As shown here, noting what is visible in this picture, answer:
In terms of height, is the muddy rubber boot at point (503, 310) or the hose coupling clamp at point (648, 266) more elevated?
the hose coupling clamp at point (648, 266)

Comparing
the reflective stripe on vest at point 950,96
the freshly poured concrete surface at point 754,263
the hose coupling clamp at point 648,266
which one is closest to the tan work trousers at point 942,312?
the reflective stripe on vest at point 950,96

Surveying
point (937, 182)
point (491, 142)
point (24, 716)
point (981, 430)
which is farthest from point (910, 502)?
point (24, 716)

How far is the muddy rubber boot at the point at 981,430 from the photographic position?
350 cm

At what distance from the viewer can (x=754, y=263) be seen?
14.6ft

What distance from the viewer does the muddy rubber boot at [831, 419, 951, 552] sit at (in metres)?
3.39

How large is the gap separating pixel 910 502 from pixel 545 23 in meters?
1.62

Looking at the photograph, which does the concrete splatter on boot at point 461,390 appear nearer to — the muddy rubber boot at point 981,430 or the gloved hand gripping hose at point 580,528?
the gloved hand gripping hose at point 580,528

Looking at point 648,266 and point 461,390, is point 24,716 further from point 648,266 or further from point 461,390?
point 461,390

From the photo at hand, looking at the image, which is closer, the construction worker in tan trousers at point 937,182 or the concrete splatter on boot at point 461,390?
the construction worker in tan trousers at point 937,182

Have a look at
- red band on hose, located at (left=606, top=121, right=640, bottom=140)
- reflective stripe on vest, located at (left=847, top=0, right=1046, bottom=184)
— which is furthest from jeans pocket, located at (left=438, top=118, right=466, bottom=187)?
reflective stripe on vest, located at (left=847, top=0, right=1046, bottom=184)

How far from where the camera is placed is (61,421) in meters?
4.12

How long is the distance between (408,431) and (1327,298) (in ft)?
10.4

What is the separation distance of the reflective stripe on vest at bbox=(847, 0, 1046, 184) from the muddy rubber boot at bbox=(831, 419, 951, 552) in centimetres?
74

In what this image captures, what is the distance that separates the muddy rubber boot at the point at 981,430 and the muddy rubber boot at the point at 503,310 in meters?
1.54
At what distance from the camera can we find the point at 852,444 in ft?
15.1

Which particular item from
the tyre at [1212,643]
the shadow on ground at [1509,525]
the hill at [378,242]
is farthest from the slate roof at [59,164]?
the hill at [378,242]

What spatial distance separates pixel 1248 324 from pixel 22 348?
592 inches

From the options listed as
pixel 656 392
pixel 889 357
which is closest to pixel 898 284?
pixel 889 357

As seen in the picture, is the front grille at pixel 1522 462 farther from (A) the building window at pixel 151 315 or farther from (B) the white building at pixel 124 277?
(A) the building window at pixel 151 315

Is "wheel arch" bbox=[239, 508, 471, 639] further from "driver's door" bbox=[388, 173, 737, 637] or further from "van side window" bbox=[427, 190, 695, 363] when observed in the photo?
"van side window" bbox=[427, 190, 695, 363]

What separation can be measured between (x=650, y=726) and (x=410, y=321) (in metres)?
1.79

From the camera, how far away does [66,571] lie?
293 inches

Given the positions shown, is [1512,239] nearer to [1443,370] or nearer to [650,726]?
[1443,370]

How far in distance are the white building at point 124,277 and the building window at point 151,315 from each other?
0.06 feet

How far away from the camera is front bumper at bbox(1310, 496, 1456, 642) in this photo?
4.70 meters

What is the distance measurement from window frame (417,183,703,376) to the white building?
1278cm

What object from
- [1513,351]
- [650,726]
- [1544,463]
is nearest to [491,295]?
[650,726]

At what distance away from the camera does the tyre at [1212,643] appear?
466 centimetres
+ + + +
Rewrite the data as a numbered list, from the line with "At what distance away" up to and including the last line, leaving out any blank lines.

1. At what distance away from the camera does the tyre at [1212,643] appear?
2. 466 centimetres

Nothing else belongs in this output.